An alternative approach to potentially resectable Pancoast tumors is the use of neoadjuvant chemotherapy followed by surgical resection, with radiation given postoperatively. One rationale for such an approach is that a high rate of positive margins may be observed during resection, and the ability to deliver postoperative radiation to address the residual disease is limited after induction chemoradiation. In a single-institution retrospective analysis of 102 patients treated with multimodality therapy for superior sulcus NSCLC, this approach showed comparable survival outcomes with a possible lower risk of complications. Of 53 patients treated with induction chemoradiation, 5-year OS was 47.1% compared with 46.7% for 34 patients treated with induction chemotherapy and postoperative radiation. This was despite the pathological complete response rate being significantly higher in the chemoradiation group (38% vs. 3%; P < 0.001). It was noted that chemoradiation therapy was associated with a higher postoperative reintubation rate (13% vs. 0%; P = 0.03).

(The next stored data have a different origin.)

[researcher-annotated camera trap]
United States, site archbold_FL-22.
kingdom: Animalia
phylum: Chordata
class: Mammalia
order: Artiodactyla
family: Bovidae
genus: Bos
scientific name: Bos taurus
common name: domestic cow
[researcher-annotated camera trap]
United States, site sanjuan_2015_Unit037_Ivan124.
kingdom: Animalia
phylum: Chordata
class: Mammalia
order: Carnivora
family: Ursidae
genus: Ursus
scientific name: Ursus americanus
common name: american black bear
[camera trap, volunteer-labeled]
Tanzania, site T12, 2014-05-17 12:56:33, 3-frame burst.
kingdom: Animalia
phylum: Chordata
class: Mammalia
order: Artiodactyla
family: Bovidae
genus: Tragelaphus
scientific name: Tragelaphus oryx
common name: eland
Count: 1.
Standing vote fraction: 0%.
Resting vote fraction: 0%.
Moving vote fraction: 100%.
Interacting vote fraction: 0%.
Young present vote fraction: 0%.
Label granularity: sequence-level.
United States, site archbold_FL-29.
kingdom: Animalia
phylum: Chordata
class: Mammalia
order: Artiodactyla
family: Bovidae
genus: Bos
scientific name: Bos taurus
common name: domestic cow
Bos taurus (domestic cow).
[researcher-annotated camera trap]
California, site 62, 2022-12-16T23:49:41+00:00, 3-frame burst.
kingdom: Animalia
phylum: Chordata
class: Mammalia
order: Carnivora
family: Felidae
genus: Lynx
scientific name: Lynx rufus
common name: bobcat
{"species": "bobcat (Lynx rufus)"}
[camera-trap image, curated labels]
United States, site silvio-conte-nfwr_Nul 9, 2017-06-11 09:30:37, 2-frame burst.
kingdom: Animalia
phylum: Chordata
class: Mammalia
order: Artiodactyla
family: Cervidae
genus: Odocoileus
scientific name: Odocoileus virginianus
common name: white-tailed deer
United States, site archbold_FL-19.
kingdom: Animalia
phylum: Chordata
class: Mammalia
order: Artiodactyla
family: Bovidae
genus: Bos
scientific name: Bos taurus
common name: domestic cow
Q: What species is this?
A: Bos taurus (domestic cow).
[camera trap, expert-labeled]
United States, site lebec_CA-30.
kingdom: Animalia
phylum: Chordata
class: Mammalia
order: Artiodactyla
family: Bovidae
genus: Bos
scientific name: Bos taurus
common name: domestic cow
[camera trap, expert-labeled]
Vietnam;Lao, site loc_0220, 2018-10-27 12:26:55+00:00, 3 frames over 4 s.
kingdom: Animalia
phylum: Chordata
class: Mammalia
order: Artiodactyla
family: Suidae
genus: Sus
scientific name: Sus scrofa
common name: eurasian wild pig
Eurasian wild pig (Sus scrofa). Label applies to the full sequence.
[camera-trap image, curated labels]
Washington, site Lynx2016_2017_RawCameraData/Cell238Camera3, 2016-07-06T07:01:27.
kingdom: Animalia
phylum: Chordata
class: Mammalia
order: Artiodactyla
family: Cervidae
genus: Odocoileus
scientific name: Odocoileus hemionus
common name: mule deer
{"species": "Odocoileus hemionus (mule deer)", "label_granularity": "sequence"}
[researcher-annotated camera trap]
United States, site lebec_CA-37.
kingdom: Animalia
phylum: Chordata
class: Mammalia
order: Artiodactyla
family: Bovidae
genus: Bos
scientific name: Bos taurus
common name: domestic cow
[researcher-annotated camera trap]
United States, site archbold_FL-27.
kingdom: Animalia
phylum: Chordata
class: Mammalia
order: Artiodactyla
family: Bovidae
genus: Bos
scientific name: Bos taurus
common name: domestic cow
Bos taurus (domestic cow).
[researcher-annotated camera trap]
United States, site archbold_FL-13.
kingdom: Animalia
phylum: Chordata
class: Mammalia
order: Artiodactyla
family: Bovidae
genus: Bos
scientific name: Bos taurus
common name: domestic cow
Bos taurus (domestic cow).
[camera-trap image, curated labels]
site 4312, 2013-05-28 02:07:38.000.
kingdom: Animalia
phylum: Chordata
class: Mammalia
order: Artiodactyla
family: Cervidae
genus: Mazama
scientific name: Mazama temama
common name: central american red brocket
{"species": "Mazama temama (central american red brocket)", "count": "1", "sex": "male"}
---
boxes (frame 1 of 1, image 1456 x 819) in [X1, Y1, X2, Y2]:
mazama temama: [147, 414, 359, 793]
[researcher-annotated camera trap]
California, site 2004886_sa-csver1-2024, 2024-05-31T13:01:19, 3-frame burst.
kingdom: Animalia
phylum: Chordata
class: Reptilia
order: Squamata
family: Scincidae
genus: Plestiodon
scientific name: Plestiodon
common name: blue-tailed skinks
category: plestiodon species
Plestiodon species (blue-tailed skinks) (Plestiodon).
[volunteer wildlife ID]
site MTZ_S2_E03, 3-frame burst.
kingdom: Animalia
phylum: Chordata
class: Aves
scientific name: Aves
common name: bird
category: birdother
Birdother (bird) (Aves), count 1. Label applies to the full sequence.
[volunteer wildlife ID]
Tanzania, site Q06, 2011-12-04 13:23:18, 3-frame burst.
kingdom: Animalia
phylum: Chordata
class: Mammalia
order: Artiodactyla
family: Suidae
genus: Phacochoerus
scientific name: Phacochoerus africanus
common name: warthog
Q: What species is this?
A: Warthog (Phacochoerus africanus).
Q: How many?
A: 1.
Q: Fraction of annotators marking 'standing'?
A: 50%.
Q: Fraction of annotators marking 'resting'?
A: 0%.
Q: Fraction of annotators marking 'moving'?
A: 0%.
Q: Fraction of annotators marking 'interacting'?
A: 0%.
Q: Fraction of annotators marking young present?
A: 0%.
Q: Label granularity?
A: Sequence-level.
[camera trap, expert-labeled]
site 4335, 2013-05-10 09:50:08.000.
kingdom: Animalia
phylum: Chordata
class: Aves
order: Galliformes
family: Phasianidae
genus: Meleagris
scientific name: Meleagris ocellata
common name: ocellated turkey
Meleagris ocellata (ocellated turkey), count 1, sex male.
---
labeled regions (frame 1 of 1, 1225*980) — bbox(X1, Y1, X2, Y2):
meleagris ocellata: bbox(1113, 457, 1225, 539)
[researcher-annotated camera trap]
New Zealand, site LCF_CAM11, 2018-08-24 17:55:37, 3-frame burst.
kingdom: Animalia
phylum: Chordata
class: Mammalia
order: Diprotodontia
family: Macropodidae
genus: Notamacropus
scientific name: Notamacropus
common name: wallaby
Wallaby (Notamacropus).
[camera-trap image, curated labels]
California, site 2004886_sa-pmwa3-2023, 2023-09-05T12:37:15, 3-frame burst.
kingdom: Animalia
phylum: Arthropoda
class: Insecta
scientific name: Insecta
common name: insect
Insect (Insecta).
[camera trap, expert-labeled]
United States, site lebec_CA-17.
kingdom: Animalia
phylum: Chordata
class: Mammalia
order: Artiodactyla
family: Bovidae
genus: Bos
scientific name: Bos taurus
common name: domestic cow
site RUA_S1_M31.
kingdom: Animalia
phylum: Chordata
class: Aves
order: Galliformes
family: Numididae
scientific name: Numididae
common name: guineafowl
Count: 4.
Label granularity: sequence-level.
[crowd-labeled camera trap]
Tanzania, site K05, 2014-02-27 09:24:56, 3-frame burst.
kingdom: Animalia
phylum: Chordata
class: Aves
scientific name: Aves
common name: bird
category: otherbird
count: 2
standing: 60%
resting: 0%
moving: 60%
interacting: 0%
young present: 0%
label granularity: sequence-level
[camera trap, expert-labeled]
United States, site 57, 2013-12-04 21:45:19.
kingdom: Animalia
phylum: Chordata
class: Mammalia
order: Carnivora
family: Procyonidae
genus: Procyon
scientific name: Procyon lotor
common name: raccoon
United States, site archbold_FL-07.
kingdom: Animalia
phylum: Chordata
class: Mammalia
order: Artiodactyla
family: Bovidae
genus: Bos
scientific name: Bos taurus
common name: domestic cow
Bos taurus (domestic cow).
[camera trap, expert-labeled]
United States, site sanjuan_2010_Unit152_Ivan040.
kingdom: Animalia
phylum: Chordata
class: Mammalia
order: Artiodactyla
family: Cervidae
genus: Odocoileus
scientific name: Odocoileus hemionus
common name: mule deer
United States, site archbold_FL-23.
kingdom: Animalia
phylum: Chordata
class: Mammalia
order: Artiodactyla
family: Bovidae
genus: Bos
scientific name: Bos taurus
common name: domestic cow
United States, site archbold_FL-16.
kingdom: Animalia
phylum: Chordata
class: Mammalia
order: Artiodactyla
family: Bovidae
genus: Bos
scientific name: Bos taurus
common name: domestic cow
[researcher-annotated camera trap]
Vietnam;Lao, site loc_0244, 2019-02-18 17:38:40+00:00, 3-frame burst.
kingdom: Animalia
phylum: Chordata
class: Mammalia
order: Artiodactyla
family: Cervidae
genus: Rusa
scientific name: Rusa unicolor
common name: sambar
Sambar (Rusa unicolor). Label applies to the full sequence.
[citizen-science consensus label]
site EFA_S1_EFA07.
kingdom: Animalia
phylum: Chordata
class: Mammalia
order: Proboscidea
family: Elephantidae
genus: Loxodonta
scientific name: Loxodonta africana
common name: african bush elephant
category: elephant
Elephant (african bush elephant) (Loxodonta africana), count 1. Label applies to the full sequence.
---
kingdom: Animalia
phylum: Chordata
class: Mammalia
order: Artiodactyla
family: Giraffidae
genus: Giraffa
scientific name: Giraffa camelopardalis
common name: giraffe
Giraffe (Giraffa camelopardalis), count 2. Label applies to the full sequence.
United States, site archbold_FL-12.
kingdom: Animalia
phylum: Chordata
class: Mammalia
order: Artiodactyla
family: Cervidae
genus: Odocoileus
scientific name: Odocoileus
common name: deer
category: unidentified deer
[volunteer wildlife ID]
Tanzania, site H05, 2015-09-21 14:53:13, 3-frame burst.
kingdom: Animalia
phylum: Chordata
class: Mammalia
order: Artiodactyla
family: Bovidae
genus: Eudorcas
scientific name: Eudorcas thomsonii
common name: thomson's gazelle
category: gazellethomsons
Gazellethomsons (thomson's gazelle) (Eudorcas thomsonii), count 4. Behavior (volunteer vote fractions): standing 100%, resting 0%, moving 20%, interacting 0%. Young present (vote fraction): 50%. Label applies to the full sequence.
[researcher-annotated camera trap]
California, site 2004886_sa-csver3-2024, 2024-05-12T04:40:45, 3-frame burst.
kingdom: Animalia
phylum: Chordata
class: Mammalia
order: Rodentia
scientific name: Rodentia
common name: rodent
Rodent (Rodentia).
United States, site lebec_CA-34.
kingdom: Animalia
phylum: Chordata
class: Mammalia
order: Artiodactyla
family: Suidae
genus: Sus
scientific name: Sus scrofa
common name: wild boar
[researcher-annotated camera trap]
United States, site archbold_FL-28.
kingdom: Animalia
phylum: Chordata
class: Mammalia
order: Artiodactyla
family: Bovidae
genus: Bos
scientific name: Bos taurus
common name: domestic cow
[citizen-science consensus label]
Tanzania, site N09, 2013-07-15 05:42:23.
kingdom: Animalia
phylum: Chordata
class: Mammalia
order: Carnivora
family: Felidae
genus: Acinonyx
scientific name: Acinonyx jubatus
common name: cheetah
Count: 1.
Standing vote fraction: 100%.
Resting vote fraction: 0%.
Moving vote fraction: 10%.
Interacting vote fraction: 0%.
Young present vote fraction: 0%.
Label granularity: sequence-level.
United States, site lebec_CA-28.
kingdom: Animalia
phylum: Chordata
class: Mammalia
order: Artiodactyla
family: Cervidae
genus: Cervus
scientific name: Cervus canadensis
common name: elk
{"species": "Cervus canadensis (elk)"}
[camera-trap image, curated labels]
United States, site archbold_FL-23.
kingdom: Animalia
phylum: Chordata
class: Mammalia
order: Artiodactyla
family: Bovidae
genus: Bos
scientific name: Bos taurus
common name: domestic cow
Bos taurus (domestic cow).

Radiation therapy considerations for unresectable disease

Thoracic radiation therapy (RT) has been an important component of treatment for patients with unresectable NSCLC dating back to the 1950s. Historically, the thoracic RT technique initially consisted of plain film radiography for target localization and field design; this protocol was associated with fairly large treatment volumes and high radiation doses to surrounding normal structures. However, technological improvements have allowed more precise delivery of RT to the tumor while limiting dose to normal organs, including the heart, esophagus, and lung, thus resulting in improved outcomes.